I didn’t warm up to Sister Sarah as much as I should have. Crampton has a fine and lyrical soprano voice that does full justice to Loesser’s score, but she doesn’t project the girlish, guileless innocence that’s required of this show’s ingenue.
Hoff and Kind made a fine comic pairing. But among the male actors, Ogunquit’s comic gems are three actors who portray a trio of petty hoodlums: Blake Hammond as Nicely-Nicely Johnson, James Patterson as Benny Southstreet and Sal Mistretta as Big Jule.
Ogunquit Playhouse, a mile south of the village on Route 1, presents “Guys and Dolls” through Aug. 8. Call 646-5511 or visit ogunquitplayhouse.org on the Internet.
Most of the stars of the 1960s folk revival have died or long ago disappeared from public view.
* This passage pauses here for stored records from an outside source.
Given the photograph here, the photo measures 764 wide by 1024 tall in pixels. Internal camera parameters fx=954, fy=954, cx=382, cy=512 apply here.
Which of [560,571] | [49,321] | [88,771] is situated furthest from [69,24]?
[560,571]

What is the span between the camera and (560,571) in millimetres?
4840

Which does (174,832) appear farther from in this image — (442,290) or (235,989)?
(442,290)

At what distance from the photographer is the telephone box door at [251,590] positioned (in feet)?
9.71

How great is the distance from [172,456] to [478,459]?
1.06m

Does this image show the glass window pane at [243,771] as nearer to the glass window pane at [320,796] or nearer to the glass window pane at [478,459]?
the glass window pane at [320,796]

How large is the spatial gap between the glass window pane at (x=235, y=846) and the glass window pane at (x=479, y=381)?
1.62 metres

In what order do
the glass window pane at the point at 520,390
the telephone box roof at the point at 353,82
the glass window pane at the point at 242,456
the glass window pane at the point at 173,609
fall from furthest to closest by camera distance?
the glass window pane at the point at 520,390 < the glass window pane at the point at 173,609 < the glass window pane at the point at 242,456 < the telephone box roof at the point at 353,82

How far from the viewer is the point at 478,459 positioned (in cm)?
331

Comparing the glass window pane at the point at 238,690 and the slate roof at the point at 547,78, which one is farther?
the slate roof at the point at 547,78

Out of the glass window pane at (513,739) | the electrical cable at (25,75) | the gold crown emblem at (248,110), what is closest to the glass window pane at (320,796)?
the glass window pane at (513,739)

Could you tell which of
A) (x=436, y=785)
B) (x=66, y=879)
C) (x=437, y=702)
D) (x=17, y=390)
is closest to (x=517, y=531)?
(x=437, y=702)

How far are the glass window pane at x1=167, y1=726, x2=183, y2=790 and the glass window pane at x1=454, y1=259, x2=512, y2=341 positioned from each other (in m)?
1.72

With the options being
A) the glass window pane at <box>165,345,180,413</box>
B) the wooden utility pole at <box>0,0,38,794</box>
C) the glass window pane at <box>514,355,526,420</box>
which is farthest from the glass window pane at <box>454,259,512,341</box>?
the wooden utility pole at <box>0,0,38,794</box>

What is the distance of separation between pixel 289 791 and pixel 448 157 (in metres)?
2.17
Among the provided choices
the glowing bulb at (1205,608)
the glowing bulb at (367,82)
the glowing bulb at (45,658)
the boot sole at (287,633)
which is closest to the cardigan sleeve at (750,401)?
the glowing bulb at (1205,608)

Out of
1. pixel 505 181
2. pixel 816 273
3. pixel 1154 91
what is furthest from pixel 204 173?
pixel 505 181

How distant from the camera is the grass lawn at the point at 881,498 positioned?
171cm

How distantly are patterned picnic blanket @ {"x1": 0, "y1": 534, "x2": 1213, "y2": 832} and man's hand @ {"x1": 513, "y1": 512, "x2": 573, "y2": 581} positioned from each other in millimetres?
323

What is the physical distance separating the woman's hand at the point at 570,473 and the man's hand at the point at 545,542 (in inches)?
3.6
But the brightest star of them all, Joan Baez, famous for her “achingly pure soprano voice” and simplicity of presentation, is still going strong.
Fifty summers ago, while living in the Boston area, she made her national debut on the stage of the Newport (R.I.) Folk Festival and she became a staple of that landmark annual event during the early 1960s. Since her first eponymous 33-RPM records (CDs and MP3s were still decades away) Baez has released about 30 albums. Mostly she sings traditional folk material or covers songs by other writers. But she’s perhaps best known for writing and performing “Diamonds and Rust,” a 1975 best-seller that vividly, but enigmatically, recalls a long-ago romantic relationship.